I appended these quotations to this image on the 12th of October 2007. Where was I heading with this thought? I think I’d already been disappointed that my play Study for a Passion was not going to get a production. And I relate the image to the MRI I’d recently undergone to ascertain whether I had a brain tumour. The possibility existed that some sort of growth was pressing on my auditory nerve.
The results from the MRI were clear.
And of course Cafe Brazil had closed 12 days before I intended to make this post.
I think I was going to address the fragility of bones and the goodness of a life dependent on bones. In the event, the experience of the MRI was scarier than living with the possibility a tumour was growing in my head. The certainty of the experience overwhelmed that which I did not then know.
I was warned about metal objects, certain types of fillings in my teeth or piercings or implants or metal pins in my body, that would be ripped out of me when the magnetic donut was turned on. I recall an anecdote about a small oxygen tank left in the same room as the Magnetic Resonance Imaging machine. Perhaps the owner of the tank had small-cell lung cancer like my father.
As soon as the machine was switched on the tank left the floor and hurtled four or so metres through the air before colliding with the insipid medical-cream cladding of the magnet. Whoever was undergoing the procedure at the time was unhurt. But let that be a warning, I was told.
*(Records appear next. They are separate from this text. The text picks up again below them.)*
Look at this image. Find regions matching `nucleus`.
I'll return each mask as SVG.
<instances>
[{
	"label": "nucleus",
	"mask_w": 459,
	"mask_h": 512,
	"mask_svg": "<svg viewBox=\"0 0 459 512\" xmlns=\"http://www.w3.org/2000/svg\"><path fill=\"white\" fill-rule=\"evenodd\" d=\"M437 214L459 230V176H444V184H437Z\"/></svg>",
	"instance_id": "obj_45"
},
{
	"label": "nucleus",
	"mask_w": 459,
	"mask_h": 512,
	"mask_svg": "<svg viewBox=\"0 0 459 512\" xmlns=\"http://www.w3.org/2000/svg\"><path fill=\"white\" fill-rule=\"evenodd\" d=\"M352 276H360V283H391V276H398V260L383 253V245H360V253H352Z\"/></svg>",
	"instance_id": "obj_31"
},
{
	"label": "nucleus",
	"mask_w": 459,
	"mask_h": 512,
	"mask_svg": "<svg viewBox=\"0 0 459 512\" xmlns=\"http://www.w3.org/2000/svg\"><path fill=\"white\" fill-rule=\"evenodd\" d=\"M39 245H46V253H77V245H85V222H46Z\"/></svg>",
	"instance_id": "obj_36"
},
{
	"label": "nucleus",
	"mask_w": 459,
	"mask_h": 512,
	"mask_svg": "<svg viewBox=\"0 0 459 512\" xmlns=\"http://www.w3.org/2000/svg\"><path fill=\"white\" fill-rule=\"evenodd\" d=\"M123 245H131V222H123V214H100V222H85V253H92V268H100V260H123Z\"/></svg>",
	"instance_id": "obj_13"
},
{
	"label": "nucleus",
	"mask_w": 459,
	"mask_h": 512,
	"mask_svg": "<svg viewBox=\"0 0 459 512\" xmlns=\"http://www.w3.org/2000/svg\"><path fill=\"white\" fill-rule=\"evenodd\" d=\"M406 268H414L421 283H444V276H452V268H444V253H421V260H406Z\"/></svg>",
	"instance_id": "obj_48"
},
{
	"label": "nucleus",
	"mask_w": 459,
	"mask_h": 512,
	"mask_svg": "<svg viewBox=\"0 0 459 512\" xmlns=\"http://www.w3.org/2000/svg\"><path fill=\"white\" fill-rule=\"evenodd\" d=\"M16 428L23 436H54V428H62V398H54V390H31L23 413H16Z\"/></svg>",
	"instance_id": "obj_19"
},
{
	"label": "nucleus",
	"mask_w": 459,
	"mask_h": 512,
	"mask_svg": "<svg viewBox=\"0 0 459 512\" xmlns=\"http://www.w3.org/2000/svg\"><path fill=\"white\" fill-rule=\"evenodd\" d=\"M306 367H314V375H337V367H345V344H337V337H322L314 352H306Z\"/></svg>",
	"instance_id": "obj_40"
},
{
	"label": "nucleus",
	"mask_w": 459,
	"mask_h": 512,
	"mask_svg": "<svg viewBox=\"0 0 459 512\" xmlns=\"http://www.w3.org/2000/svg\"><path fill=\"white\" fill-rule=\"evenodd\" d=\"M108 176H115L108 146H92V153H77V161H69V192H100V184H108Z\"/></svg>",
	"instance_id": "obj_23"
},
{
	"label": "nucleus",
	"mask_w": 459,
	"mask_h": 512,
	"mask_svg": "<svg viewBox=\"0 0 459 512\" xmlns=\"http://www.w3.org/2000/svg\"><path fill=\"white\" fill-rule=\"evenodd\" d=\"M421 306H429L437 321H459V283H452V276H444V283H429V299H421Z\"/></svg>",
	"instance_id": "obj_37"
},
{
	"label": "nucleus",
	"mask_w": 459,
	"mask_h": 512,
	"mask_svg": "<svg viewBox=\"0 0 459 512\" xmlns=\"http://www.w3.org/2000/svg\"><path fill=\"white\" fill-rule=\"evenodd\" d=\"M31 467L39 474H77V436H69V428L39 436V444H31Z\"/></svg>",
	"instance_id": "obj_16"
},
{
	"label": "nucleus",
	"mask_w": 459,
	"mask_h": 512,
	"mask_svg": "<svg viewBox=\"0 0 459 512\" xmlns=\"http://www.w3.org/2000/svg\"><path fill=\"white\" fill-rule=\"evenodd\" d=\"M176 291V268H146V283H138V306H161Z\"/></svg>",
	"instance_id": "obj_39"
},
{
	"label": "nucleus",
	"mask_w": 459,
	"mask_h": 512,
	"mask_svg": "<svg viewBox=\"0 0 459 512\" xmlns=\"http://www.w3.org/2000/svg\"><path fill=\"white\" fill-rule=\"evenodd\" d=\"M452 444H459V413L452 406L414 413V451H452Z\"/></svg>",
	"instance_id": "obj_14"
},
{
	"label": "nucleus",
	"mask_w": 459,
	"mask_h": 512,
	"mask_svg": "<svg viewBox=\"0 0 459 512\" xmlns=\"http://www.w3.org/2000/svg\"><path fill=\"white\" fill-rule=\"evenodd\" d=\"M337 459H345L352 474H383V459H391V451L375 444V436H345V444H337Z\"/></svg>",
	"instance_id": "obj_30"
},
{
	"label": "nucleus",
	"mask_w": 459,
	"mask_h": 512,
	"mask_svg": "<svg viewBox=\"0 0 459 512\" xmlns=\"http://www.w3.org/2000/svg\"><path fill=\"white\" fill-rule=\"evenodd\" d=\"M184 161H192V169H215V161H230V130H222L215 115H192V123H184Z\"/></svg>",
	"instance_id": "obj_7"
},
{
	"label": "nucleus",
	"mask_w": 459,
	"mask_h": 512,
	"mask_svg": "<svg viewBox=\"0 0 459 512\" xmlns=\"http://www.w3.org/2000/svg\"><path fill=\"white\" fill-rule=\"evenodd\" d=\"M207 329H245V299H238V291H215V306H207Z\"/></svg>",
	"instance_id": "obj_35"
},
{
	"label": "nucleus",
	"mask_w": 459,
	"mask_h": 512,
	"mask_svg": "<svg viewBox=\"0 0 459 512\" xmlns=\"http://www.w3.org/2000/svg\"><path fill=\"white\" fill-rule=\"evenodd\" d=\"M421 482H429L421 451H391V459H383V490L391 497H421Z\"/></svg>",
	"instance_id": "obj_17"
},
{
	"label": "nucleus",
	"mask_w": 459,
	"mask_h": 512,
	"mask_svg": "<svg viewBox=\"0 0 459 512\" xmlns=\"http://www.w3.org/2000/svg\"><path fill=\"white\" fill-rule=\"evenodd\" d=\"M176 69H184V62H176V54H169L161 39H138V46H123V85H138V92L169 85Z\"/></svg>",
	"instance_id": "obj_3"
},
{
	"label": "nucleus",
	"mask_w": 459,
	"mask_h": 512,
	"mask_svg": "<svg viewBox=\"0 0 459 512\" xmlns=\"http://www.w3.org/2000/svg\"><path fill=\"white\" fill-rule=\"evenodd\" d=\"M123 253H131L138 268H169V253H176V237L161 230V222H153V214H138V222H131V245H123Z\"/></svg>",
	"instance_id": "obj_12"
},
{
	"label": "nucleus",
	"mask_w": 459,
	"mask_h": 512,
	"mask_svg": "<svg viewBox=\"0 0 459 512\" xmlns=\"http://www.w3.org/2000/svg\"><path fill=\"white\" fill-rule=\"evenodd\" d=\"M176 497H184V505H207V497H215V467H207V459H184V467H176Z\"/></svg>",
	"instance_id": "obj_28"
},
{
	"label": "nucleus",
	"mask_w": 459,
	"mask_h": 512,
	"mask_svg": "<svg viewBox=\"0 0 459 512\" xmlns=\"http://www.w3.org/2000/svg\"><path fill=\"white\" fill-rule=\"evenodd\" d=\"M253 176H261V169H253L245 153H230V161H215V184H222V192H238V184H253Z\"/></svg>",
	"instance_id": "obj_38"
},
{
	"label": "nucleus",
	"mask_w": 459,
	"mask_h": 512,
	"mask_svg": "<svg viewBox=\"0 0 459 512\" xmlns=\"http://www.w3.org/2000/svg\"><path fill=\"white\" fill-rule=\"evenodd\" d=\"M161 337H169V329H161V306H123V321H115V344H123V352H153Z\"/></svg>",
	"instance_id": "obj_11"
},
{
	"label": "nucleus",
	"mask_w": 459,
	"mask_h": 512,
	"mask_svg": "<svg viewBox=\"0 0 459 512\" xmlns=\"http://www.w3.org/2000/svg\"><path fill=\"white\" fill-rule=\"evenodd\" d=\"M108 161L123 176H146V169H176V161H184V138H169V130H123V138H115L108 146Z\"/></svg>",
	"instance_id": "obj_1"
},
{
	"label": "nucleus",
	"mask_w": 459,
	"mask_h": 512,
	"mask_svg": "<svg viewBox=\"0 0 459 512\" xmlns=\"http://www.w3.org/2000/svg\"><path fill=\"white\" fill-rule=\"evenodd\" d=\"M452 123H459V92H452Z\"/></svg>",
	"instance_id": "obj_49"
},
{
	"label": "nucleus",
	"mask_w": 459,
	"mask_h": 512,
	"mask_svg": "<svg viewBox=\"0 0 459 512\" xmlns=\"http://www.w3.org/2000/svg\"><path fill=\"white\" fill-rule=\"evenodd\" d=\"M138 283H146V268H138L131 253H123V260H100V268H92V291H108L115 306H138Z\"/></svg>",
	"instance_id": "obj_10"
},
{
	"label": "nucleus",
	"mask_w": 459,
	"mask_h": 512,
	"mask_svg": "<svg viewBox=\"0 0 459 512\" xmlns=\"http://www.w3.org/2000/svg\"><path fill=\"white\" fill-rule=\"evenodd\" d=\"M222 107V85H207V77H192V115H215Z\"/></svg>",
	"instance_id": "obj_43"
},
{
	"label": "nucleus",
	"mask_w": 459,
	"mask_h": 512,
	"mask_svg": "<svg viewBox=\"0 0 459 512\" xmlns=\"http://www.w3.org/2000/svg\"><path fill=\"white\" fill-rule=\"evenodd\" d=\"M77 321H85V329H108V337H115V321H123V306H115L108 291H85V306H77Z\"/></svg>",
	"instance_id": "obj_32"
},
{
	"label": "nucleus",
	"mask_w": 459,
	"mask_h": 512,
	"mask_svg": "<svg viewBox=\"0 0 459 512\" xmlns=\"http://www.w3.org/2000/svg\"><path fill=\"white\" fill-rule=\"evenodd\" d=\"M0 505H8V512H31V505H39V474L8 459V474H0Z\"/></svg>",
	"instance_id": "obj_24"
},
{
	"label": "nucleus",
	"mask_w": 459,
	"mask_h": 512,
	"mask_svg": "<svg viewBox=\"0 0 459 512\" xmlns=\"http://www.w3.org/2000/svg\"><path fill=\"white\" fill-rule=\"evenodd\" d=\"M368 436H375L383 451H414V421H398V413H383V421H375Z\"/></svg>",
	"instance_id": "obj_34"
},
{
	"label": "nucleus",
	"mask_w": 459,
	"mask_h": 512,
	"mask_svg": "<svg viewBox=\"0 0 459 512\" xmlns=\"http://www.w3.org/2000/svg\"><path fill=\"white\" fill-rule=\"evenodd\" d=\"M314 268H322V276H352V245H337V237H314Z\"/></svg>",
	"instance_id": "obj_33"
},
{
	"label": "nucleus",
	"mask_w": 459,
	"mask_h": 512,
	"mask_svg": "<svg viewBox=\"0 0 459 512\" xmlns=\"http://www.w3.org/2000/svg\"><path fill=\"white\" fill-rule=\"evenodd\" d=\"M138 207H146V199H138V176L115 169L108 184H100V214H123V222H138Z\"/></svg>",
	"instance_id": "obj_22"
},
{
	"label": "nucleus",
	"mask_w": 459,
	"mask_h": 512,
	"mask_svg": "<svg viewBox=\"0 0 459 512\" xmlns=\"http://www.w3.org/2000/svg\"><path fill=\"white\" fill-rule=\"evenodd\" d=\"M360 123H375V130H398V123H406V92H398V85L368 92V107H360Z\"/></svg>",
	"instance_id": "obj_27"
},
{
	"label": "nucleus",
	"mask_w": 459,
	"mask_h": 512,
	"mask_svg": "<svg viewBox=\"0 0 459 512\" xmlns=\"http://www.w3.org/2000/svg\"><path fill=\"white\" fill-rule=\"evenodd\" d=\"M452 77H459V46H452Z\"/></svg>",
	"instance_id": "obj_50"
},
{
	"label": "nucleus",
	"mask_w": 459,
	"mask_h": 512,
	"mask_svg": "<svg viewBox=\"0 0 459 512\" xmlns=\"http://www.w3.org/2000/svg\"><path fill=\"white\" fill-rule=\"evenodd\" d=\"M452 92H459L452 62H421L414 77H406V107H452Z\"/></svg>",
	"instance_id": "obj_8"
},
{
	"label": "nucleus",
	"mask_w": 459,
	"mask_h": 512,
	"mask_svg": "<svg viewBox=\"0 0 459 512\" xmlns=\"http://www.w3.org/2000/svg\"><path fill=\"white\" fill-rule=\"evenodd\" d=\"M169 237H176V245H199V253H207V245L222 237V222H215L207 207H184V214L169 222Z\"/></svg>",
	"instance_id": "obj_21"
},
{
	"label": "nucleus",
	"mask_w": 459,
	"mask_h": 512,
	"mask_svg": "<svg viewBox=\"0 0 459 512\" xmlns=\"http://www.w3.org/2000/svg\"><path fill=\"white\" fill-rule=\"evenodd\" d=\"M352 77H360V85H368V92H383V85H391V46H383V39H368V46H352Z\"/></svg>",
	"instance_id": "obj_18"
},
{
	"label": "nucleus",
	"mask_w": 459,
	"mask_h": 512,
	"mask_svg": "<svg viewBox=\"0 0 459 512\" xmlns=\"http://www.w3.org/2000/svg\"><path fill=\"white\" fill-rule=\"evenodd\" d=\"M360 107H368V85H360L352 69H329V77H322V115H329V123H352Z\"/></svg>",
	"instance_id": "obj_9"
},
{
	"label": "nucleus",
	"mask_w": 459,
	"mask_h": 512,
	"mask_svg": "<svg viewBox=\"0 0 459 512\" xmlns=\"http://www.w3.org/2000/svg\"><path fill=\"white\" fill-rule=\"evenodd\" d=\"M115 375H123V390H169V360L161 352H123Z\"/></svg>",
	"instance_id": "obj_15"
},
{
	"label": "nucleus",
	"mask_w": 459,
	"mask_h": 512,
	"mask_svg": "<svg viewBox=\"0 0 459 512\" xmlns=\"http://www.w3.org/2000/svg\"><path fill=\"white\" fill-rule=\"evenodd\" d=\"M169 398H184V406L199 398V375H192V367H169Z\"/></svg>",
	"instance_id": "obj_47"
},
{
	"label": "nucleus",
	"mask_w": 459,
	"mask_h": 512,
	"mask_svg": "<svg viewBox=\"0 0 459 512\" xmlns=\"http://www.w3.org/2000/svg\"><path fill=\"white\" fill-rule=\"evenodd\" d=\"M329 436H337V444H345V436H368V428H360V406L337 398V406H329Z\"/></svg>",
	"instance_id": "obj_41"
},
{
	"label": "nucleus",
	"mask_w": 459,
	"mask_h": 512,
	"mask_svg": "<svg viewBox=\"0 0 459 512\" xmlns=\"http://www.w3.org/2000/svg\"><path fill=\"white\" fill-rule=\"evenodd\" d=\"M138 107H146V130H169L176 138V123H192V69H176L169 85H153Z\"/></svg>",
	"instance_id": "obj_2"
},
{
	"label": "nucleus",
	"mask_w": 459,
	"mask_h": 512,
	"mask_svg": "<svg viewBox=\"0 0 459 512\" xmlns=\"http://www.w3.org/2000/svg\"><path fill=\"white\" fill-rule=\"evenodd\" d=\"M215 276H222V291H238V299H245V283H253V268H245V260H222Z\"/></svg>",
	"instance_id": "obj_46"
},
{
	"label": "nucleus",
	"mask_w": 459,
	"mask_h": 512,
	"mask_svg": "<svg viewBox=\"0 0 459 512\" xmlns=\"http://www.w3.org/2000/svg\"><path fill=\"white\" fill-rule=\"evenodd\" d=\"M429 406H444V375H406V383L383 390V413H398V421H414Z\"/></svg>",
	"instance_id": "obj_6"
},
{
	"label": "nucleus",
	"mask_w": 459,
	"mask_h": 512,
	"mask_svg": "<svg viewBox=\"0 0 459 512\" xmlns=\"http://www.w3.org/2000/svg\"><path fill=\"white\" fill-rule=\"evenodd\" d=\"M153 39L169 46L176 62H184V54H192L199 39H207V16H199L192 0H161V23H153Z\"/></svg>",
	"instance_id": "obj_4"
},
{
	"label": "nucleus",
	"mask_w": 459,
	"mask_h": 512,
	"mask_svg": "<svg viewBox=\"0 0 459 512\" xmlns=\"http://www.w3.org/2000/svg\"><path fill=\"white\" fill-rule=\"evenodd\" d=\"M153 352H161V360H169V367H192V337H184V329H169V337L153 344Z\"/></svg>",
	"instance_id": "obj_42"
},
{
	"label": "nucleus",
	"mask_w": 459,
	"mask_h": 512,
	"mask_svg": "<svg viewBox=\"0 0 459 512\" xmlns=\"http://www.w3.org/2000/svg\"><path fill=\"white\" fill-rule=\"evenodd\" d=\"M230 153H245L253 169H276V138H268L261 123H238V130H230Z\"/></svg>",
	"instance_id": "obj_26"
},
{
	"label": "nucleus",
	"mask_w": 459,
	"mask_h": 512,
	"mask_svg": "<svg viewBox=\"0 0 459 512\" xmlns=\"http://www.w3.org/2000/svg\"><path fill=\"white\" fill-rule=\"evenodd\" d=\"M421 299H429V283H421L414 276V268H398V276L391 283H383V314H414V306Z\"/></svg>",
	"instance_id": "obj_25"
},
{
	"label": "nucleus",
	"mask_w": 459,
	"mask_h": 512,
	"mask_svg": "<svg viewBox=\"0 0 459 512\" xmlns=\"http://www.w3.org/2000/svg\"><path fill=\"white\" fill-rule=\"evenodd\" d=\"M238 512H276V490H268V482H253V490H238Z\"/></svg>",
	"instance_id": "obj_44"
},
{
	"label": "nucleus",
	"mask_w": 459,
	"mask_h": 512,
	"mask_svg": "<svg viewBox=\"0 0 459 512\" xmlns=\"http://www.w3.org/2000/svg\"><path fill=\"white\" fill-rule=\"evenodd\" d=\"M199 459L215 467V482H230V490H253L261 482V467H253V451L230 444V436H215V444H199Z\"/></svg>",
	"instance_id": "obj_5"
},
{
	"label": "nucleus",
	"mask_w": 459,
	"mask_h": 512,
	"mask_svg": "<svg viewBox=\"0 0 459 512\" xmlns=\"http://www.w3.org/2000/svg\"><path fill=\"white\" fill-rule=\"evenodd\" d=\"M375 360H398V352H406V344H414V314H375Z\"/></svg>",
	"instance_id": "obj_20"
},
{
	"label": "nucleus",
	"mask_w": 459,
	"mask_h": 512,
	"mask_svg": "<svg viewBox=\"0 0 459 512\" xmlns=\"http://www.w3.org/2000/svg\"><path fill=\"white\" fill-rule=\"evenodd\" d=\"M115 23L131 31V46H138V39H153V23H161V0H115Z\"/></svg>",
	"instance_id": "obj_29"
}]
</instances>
My clothes were taken away. My ear-ring and necklace were removed. The rings were taken off my fingers. I was led into a room necessarily without the usual hospital clutter – lest it unhinge, detach itself from walls or floor and crash into patient and or machine. The room was bigger than expected. And I recall the jaunty angle on which the machine was set. Observers sat behind, first, a large tinted window, such as you would find in a nuclear laboratory and related to those mirrored panels in police interview rooms, second a battery of computer monitors, of the old sort, as I remember, CRTs.
I was told to lie down on a narrow gurney, that made no concessions to the form of the body, which retracted into the donut-configured magnet. A plasticated metal cage was fitted over my head and face and then… or was it the other way around? … a pair of industrial-scale – like a pilot’s and co-pilot’s – headphones was placed over my ears. I’m pretty sure the cage came first then the headpones.
I was asked about music. Did I like this?
Was it loud enough?
I did the thumbs up, inspired by my pilot’s phones. Then the gurney I lay on was retracted into the magnet.
There have been experiments, the usual kind, into the inner workings of women at orgasm, wherein a couple have been expected to have sex in one of these MRIs. Unbeleivable two bodies could fit, let alone move enough for either of them to come. Perhaps the couple were inspired by some kind of medical fantasy? … But then I think of the reason for my big green headphones, the noise.
– from here
– also from here
I don’t usually suffer from claustrophobia but I felt as I were trapped in one of these images, in my head-cage, on my too-narrow gurney. And then the noise…
The Edge singing “Numb” –
Don’t talk out of time
Everything’s just fine
Don’t hope for too much
– was not LOUD enough.
I was inside the exhaust from a jet engine. However the sound was textured. It pulsed. It ground into my bones, my skull. And I couldn’t escape it.
Some samples of the sound are available here: I particularly recommend K.I.S.S. and R.A.G.E. Turn them up as loud as they go and place your head in a tightly-fitting tin or pot. If you have a cage… No because your visual range is, beyond the cage, cut short by the inner surface of the MRI donut. You are in a Ganzfeld of hospital cream.
I came away from this experience once more appalled by the off-handedness with which the medical machine submits people to intolerable operations.
And: I obviously thought about the fragility of bones.
The noise must have made me think of my internal structuration crumbling into something resembling chalk dust.
Chalk dust dancing on a vibrating plate.
However, I introduce this post now for the virtue of the image at its top.
Square White World wishes you and yours an outrageously fulfilling Year of the Snake! Occupy it. Own it. Strike all debt and deficit, lack and want, from desire, and deliver us from the bonds of the lowest bidder and lead us to reject the claims corpocracy makes on what concerns our bodies, interests our minds, guides our hearts.